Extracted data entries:
= = = = = = =

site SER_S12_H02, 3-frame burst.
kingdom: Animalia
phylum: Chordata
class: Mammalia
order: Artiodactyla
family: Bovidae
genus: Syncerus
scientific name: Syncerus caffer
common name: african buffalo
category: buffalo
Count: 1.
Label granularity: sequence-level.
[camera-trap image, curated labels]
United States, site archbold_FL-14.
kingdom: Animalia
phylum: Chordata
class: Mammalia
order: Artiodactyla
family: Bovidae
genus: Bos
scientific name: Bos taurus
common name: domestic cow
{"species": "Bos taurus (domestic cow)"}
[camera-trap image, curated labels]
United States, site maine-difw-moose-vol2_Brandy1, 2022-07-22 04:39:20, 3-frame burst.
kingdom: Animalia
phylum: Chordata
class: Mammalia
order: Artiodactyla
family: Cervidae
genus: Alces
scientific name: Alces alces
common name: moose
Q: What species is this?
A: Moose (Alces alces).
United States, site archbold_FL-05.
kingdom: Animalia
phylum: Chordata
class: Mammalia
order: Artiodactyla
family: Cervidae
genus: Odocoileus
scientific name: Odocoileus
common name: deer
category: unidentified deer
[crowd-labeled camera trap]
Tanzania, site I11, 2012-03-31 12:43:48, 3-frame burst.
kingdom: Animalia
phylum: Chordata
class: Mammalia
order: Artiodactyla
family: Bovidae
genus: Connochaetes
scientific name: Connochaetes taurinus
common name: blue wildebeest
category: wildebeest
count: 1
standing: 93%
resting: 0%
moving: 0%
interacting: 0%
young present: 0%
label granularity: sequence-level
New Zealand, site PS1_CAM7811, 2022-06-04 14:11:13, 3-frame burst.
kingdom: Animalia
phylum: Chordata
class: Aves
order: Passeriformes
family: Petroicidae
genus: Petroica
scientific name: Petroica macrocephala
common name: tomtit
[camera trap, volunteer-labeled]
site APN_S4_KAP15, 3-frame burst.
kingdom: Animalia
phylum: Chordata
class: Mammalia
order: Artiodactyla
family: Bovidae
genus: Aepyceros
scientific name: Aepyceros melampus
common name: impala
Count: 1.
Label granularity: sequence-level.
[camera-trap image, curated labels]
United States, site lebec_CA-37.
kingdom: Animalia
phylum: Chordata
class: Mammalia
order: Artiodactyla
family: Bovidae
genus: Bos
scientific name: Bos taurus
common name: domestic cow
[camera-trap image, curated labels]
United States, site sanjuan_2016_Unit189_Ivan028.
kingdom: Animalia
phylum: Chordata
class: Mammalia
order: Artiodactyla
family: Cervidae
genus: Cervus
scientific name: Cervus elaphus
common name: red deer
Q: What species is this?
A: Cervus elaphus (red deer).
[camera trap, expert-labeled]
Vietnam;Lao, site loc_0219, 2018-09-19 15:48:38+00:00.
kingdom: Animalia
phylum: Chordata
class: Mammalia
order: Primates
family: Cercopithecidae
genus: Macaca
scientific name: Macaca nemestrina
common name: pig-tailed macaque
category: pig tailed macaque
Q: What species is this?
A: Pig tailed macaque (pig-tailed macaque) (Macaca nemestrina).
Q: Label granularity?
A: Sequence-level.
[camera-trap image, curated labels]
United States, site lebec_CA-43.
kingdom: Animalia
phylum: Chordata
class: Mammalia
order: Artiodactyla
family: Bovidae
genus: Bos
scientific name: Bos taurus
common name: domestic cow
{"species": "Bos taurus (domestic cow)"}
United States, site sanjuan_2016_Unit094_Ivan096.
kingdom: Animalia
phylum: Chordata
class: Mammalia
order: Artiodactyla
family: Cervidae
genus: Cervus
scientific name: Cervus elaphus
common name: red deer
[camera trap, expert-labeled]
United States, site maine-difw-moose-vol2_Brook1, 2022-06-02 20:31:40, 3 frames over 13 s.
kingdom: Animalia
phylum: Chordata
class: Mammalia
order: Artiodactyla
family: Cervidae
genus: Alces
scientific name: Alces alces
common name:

= = = = = = =

§ **WORK ORDER**
Set down every entry again, exactly as written.

§ **OUTPUT FOR THIS EXERCISE**
site SER_S12_H02, 3-frame burst.
kingdom: Animalia
phylum: Chordata
class: Mammalia
order: Artiodactyla
family: Bovidae
genus: Syncerus
scientific name: Syncerus caffer
common name: african buffalo
category: buffalo
Count: 1.
Label granularity: sequence-level.
[camera-trap image, curated labels]
United States, site archbold_FL-14.
kingdom: Animalia
phylum: Chordata
class: Mammalia
order: Artiodactyla
family: Bovidae
genus: Bos
scientific name: Bos taurus
common name: domestic cow
{"species": "Bos taurus (domestic cow)"}
[camera-trap image, curated labels]
United States, site maine-difw-moose-vol2_Brandy1, 2022-07-22 04:39:20, 3-frame burst.
kingdom: Animalia
phylum: Chordata
class: Mammalia
order: Artiodactyla
family: Cervidae
genus: Alces
scientific name: Alces alces
common name: moose
Q: What species is this?
A: Moose (Alces alces).
United States, site archbold_FL-05.
kingdom: Animalia
phylum: Chordata
class: Mammalia
order: Artiodactyla
family: Cervidae
genus: Odocoileus
scientific name: Odocoileus
common name: deer
category: unidentified deer
[crowd-labeled camera trap]
Tanzania, site I11, 2012-03-31 12:43:48, 3-frame burst.
kingdom: Animalia
phylum: Chordata
class: Mammalia
order: Artiodactyla
family: Bovidae
genus: Connochaetes
scientific name: Connochaetes taurinus
common name: blue wildebeest
category: wildebeest
count: 1
standing: 93%
resting: 0%
moving: 0%
interacting: 0%
young present: 0%
label granularity: sequence-level
New Zealand, site PS1_CAM7811, 2022-06-04 14:11:13, 3-frame burst.
kingdom: Animalia
phylum: Chordata
class: Aves
order: Passeriformes
family: Petroicidae
genus: Petroica
scientific name: Petroica macrocephala
common name: tomtit
[camera trap, volunteer-labeled]
site APN_S4_KAP15, 3-frame burst.
kingdom: Animalia
phylum: Chordata
class: Mammalia
order: Artiodactyla
family: Bovidae
genus: Aepyceros
scientific name: Aepyceros melampus
common name: impala
Count: 1.
Label granularity: sequence-level.
[camera-trap image, curated labels]
United States, site lebec_CA-37.
kingdom: Animalia
phylum: Chordata
class: Mammalia
order: Artiodactyla
family: Bovidae
genus: Bos
scientific name: Bos taurus
common name: domestic cow
[camera-trap image, curated labels]
United States, site sanjuan_2016_Unit189_Ivan028.
kingdom: Animalia
phylum: Chordata
class: Mammalia
order: Artiodactyla
family: Cervidae
genus: Cervus
scientific name: Cervus elaphus
common name: red deer
Q: What species is this?
A: Cervus elaphus (red deer).
[camera trap, expert-labeled]
Vietnam;Lao, site loc_0219, 2018-09-19 15:48:38+00:00.
kingdom: Animalia
phylum: Chordata
class: Mammalia
order: Primates
family: Cercopithecidae
genus: Macaca
scientific name: Macaca nemestrina
common name: pig-tailed macaque
category: pig tailed macaque
Q: What species is this?
A: Pig tailed macaque (pig-tailed macaque) (Macaca nemestrina).
Q: Label granularity?
A: Sequence-level.
[camera-trap image, curated labels]
United States, site lebec_CA-43.
kingdom: Animalia
phylum: Chordata
class: Mammalia
order: Artiodactyla
family: Bovidae
genus: Bos
scientific name: Bos taurus
common name: domestic cow
{"species": "Bos taurus (domestic cow)"}
United States, site sanjuan_2016_Unit094_Ivan096.
kingdom: Animalia
phylum: Chordata
class: Mammalia
order: Artiodactyla
family: Cervidae
genus: Cervus
scientific name: Cervus elaphus
common name: red deer
[camera trap, expert-labeled]
United States, site maine-difw-moose-vol2_Brook1, 2022-06-02 20:31:40, 3 frames over 13 s.
kingdom: Animalia
phylum: Chordata
class: Mammalia
order: Artiodactyla
family: Cervidae
genus: Alces
scientific name: Alces alces
common name:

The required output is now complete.